Les conflits dus à l’eau existe(ro)nt bel et bien, mais ils ne s(er)ont jamais véritablement dus à une pénurie de la ressource, comme les fausses évidences éco-déterministes nous invitent à le penser. Ces conflits sont politico-juridiques bien avant d’être écologiques. Ce sont des systèmes militaro-juridiques d’appropriation de la ressource qui constituent le facteur décisif des guerres de l’eau, bien davantage que sa pénurie en termes absolus. Même dans ces régions pourtant arides, il y aurait et il y aura largement assez d’eau pour que tou·tes les habitant·es trouvent de quoi satisfaire leurs besoins. Le problème principal ne tient pas au climat (aussi déréglé soit-il), mais aux régimes de propriété (privée, capitalistique) ainsi qu’aux violences policières et militaires.
La source première des violences n’est pas la pénurie absolue, mais les logiques de circulation du pouvoir et du capital. Contrairement à ce que nous fait croire notre bon sens naïf, l’eau ne s’écoule pas du haut vers le bas en suivant les lois physiques de la gravité. En réalité, elle est captée vers le haut – là où le capital ou le pouvoir de coercition politique l’attirent avec le plus de moyens.
Les résonances entre les analyses de Selby, Daoust et Hoffmann et les événements de Sainte-Soline sont frappantes. Les méga-bassines
illustrent de façon paradigmatique cette eau qui remonte là où l’attire le capital et où la défend le pouvoir militarisé. Oui, les sécheresses à répétitions vont certainement imposer un stress hydrique à de nombreuses régions, en France comme ailleurs. Mais les déchaînements de violence qui risquent d’accompagner cette situation viendront principalement des régimes de propriété par lesquels une minorité (pour Sainte-Soline : l’agro-business, ses actionnaires, ses agents) s’accapare une eau largement suffisante pour couvrir les besoins de tou·tes, si la complicité active de pouvoirs militaires n’imposait pas par la force des règles de partage injustes, obsolètes et oppressives.

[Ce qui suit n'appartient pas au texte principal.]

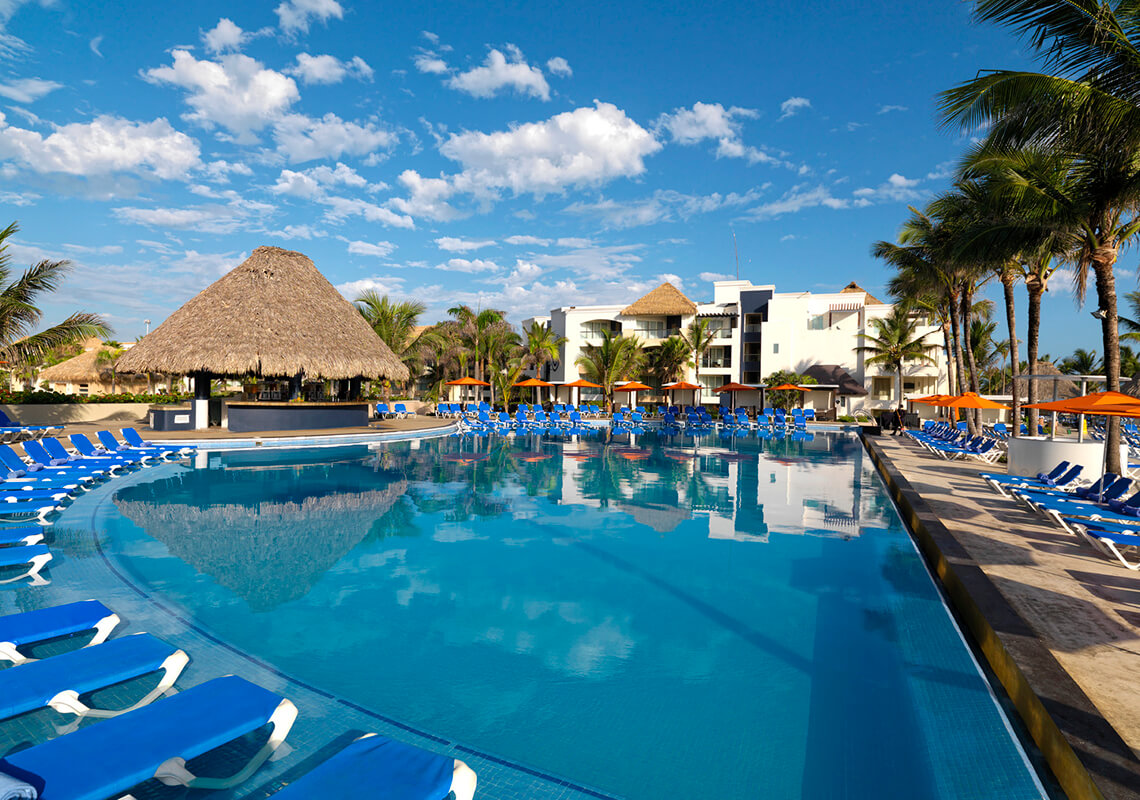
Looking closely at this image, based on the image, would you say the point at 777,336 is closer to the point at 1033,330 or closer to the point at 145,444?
the point at 1033,330

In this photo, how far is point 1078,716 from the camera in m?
3.00

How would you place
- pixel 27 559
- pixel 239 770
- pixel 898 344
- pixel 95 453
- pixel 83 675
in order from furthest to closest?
pixel 898 344
pixel 95 453
pixel 27 559
pixel 83 675
pixel 239 770

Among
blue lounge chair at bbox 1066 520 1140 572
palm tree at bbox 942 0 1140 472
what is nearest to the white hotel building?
palm tree at bbox 942 0 1140 472

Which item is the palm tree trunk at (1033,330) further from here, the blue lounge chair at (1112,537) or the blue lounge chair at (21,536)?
the blue lounge chair at (21,536)

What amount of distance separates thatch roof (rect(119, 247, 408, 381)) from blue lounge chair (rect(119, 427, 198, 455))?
3864mm

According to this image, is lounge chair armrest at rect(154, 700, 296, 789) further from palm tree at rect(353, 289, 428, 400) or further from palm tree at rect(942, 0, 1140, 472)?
palm tree at rect(353, 289, 428, 400)

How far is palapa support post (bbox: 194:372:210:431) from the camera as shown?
19.3 metres

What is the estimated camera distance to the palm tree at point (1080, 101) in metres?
6.71

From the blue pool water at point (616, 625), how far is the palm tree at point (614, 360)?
2324cm

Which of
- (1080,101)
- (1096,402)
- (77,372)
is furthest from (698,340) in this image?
(77,372)

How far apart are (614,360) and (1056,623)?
2972 cm

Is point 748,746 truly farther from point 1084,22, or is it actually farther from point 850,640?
point 1084,22

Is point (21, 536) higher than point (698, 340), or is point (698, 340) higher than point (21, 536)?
point (698, 340)

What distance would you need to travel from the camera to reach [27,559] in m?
5.39
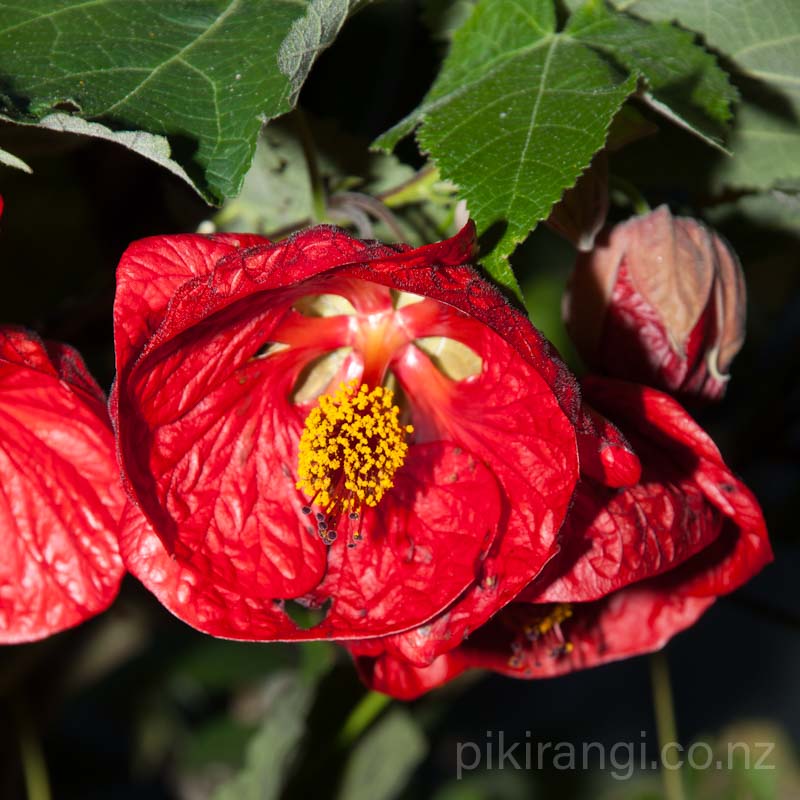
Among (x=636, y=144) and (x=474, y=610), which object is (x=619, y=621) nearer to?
(x=474, y=610)

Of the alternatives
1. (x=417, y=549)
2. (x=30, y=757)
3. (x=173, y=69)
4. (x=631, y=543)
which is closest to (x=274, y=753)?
(x=30, y=757)

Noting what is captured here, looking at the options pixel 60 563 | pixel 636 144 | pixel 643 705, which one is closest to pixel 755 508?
pixel 636 144

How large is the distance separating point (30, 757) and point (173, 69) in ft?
2.68

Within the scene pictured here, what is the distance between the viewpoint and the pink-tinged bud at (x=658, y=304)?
68cm

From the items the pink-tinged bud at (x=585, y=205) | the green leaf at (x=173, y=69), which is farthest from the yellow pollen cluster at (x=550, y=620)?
the green leaf at (x=173, y=69)

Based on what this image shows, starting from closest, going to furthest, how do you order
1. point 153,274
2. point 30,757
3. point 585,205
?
point 153,274
point 585,205
point 30,757

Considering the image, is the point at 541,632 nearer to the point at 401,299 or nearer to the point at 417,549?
the point at 417,549

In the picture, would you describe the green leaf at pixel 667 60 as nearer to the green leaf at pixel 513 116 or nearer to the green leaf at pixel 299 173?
the green leaf at pixel 513 116

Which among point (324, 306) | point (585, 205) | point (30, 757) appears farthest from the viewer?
point (30, 757)

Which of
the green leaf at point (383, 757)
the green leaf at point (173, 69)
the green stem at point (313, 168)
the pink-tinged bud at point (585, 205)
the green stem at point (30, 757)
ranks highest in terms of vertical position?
the green leaf at point (173, 69)

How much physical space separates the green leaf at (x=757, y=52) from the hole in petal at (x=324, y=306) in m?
0.26

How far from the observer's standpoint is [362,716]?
3.10 ft

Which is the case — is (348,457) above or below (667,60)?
below

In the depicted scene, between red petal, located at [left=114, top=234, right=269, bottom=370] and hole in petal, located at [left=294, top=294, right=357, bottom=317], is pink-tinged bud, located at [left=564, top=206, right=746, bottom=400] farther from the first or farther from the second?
red petal, located at [left=114, top=234, right=269, bottom=370]
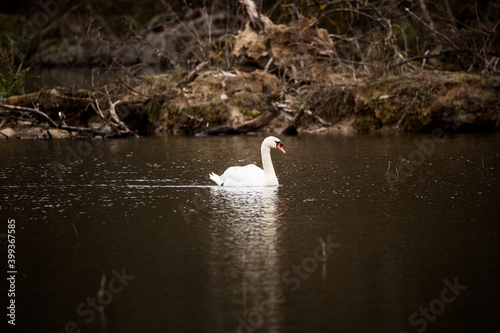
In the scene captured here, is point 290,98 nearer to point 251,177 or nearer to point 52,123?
point 52,123

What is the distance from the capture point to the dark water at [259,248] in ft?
18.8

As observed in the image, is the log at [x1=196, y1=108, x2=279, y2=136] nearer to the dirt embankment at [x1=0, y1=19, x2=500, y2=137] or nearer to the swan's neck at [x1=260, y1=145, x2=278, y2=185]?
the dirt embankment at [x1=0, y1=19, x2=500, y2=137]

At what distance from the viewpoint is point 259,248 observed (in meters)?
7.75

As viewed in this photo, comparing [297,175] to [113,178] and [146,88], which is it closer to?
[113,178]

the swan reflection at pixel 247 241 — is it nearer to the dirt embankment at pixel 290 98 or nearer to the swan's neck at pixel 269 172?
the swan's neck at pixel 269 172

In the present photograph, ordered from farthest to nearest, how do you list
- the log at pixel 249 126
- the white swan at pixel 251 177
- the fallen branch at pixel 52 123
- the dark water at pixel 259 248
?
the log at pixel 249 126
the fallen branch at pixel 52 123
the white swan at pixel 251 177
the dark water at pixel 259 248

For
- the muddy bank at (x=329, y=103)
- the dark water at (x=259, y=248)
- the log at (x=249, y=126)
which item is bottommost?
the dark water at (x=259, y=248)

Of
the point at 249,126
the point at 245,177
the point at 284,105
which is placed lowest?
the point at 245,177

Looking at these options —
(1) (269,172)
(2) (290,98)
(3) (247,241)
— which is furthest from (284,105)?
(3) (247,241)

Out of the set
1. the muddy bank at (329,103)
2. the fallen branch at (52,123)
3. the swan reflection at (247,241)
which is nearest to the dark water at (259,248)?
the swan reflection at (247,241)

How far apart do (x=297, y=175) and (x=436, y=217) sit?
4.34m

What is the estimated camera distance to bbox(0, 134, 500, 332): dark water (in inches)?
226

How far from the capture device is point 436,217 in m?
9.27

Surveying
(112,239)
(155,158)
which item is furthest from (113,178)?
(112,239)
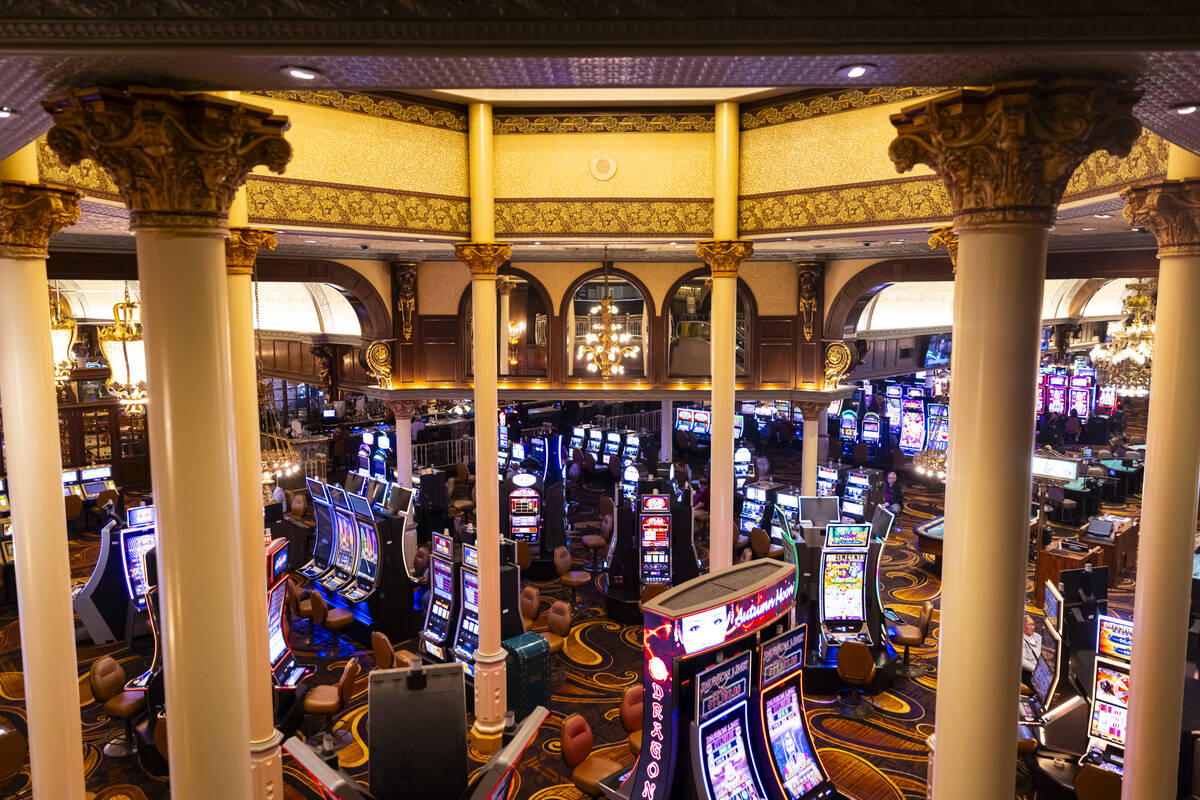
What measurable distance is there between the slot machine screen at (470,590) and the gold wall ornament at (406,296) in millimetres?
5747

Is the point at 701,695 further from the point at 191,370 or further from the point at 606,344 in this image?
the point at 606,344

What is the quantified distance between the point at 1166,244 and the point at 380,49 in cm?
378

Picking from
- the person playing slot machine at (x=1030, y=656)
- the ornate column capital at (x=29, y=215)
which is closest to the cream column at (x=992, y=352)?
the ornate column capital at (x=29, y=215)

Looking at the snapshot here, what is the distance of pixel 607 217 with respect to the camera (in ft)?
23.5

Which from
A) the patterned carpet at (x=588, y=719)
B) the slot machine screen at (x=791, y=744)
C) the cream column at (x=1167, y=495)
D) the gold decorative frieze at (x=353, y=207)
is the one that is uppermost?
the gold decorative frieze at (x=353, y=207)

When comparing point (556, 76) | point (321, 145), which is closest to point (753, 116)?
point (321, 145)


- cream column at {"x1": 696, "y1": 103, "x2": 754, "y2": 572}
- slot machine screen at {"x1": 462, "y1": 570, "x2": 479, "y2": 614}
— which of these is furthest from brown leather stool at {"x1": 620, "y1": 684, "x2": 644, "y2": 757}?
slot machine screen at {"x1": 462, "y1": 570, "x2": 479, "y2": 614}

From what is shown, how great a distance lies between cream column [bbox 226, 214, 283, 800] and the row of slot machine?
2.37 meters

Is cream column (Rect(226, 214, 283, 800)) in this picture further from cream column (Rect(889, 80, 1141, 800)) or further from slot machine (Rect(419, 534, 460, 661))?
cream column (Rect(889, 80, 1141, 800))

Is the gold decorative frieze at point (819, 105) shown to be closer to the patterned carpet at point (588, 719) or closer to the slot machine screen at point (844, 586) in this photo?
the slot machine screen at point (844, 586)

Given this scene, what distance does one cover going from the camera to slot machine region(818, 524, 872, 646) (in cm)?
859

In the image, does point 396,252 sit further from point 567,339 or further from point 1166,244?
point 1166,244

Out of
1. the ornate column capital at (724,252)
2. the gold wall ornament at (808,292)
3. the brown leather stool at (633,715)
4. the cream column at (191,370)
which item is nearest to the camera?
the cream column at (191,370)

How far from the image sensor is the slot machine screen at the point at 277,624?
7.53 meters
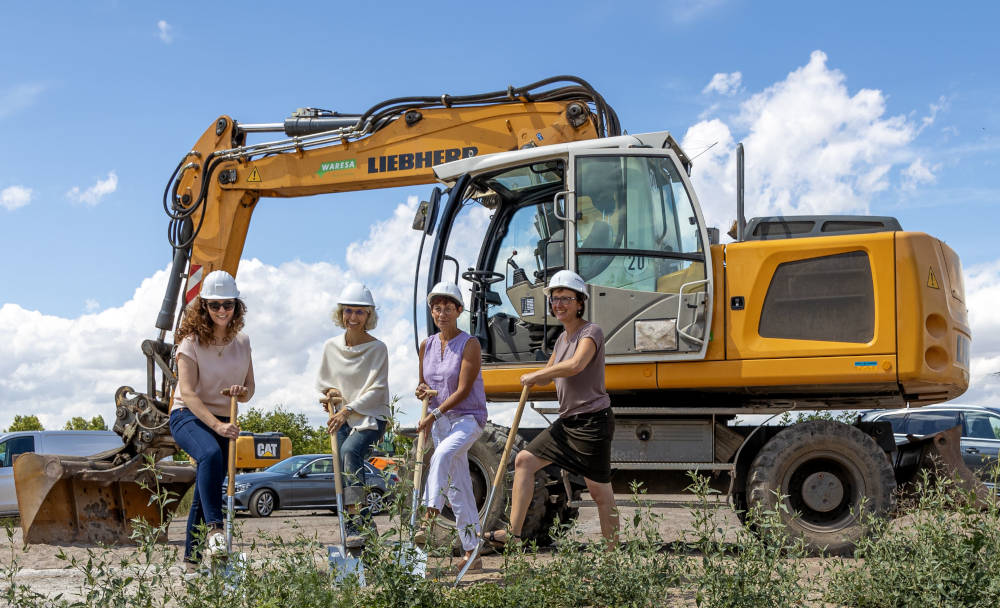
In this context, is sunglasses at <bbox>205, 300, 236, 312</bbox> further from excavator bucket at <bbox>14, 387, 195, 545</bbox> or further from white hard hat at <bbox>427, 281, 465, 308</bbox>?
excavator bucket at <bbox>14, 387, 195, 545</bbox>

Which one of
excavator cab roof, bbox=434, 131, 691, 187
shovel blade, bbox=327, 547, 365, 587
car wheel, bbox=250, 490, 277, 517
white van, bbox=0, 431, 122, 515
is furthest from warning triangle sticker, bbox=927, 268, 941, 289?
car wheel, bbox=250, 490, 277, 517

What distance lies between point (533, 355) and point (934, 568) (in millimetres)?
3949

Au-delà de cette illustration préoccupante et révoltante, Divided Environments est toutefois porteur d’un message d’espoir qui résonne avec celui de la biologie. Oui, le dérèglement climatique va bouleverser les habitudes humaines de consommation et les logiques de répartition de l’élément le plus immédiatement nécessaire aux vivant·es. Mais oui aussi, il y aura toujours assez d’eau à se partager, dès lors qu’on mettra la question politique d’une juste répartition au-dessus des systèmes économiques, juridiques et policiers qui la font aujourd’hui circuler contre le bon sens et l’intérêt communs.
1« La guerre de l’eau n’est pas un mirage », article de Paul Quinio, paru dans Libération le 28 février 2023.
2Ostrom Elinor, Gouvernance des biens communs, Pour une nouvelle approche des ressources naturelles, De Boek Supérieur, 2010. Elinor Ostrom a reçu le prix Nobel d’Économie en 2009. Ce livre a été révisé par Laurent Baechler.
3Astrida Neimanis, Hydroféminisme. Devenir un corps d’eau, traduite de l’australien par Emma Bigé et Ambre Petitcolas, 2021
4Jamie Linton & Jessica Budds, « The Hydrosocial Cycle: Defining and Mobilizing a Relational-Dialectical Approach to Water », Geoforum, 2014.
5Jan Selby, Gabrielle Daoust et Clemens Hoffmann, Divided Environments. An International Political Ecology of Climate Change, Water and Security, Cambridge University Press, 2022.